**DESCRIPTION OF THE TASK:**
Put every line of the listing below into a numbered list, leaving out the blank lines.

Excerpts from a spatial reasoning dataset

::::

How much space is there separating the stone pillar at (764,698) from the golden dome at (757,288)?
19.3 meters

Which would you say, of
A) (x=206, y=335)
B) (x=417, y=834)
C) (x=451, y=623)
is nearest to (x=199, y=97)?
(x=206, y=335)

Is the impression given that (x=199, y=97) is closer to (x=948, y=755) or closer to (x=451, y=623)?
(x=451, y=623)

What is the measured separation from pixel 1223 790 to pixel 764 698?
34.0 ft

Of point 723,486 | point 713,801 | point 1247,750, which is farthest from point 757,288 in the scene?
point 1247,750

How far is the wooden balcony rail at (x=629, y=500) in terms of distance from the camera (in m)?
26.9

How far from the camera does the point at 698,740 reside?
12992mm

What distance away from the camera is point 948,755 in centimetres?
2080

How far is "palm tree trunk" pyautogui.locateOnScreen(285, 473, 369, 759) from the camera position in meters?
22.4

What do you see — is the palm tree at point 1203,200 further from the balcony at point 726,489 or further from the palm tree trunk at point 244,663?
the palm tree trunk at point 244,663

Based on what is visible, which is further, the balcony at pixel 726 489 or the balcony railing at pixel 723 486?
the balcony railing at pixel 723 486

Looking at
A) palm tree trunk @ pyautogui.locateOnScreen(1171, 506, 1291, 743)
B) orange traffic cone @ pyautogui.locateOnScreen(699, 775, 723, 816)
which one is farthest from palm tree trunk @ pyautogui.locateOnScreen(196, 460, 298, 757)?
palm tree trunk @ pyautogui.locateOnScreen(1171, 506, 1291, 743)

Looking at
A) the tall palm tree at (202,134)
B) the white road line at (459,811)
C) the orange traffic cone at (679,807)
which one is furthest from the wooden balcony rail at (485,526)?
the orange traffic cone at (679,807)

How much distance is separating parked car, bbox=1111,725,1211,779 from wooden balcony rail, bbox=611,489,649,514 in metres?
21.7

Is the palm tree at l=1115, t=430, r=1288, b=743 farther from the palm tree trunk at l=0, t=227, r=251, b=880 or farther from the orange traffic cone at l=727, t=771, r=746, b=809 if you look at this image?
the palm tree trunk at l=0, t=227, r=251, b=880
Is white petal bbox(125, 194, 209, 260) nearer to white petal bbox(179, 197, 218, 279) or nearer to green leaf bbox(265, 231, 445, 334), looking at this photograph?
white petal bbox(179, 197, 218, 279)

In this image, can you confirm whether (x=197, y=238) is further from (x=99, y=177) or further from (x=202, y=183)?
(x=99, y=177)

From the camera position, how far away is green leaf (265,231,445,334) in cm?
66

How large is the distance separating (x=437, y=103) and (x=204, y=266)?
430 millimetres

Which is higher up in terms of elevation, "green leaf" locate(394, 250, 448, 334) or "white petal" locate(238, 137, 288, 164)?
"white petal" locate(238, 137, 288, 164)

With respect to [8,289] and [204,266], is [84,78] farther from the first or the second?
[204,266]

::::

**FULL ANSWER:**
1. How much space is there separating the stone pillar at (764,698) from the golden dome at (757,288)?
2. 19.3 meters
3. Which would you say, of
4. A) (x=206, y=335)
5. B) (x=417, y=834)
6. C) (x=451, y=623)
7. is nearest to (x=199, y=97)?
8. (x=206, y=335)
9. Is the impression given that (x=199, y=97) is closer to (x=948, y=755) or closer to (x=451, y=623)?
10. (x=451, y=623)
11. What is the measured separation from pixel 1223 790 to pixel 764 698?
12. 34.0 ft
13. Of point 723,486 | point 713,801 | point 1247,750, which is farthest from point 757,288 in the scene?
14. point 1247,750
15. How far is the wooden balcony rail at (x=629, y=500) in terms of distance from the camera (in m)?
16. 26.9
17. How far from the camera does the point at 698,740 reside?
18. 12992mm
19. What distance away from the camera is point 948,755 in centimetres?
20. 2080
21. How far is "palm tree trunk" pyautogui.locateOnScreen(285, 473, 369, 759) from the camera position in meters?
22. 22.4
23. What do you see — is the palm tree at point 1203,200 further from the balcony at point 726,489 or further from the palm tree trunk at point 244,663?
24. the palm tree trunk at point 244,663
25. Based on what is visible, which is further, the balcony at pixel 726 489 or the balcony railing at pixel 723 486?
26. the balcony railing at pixel 723 486
27. Looking at
28. A) palm tree trunk @ pyautogui.locateOnScreen(1171, 506, 1291, 743)
29. B) orange traffic cone @ pyautogui.locateOnScreen(699, 775, 723, 816)
30. which one is farthest from palm tree trunk @ pyautogui.locateOnScreen(196, 460, 298, 757)?
31. palm tree trunk @ pyautogui.locateOnScreen(1171, 506, 1291, 743)
32. Looking at
33. A) the tall palm tree at (202,134)
34. B) the white road line at (459,811)
35. C) the orange traffic cone at (679,807)
36. which one is furthest from the wooden balcony rail at (485,526)?
37. the orange traffic cone at (679,807)
38. How much distance is separating parked car, bbox=1111,725,1211,779 from wooden balcony rail, bbox=611,489,649,514 in metres?
39. 21.7
40. Is the palm tree at l=1115, t=430, r=1288, b=743 farther from the palm tree trunk at l=0, t=227, r=251, b=880 or farther from the orange traffic cone at l=727, t=771, r=746, b=809 if you look at this image?
41. the palm tree trunk at l=0, t=227, r=251, b=880
42. Is white petal bbox(125, 194, 209, 260) nearer to white petal bbox(179, 197, 218, 279) or nearer to green leaf bbox(265, 231, 445, 334), looking at this photograph?
43. white petal bbox(179, 197, 218, 279)
44. In this image, can you confirm whether (x=197, y=238) is further from (x=99, y=177) or further from (x=202, y=183)?
45. (x=99, y=177)
46. From the camera position, how far away is green leaf (265,231,445,334) in cm?
47. 66
48. How large is the distance separating (x=437, y=103) and (x=204, y=266)?
49. 430 millimetres
50. Which is higher up in terms of elevation, "green leaf" locate(394, 250, 448, 334) or "white petal" locate(238, 137, 288, 164)?
51. "white petal" locate(238, 137, 288, 164)
52. With respect to [8,289] and [204,266], is [84,78] farther from the first or the second?
53. [204,266]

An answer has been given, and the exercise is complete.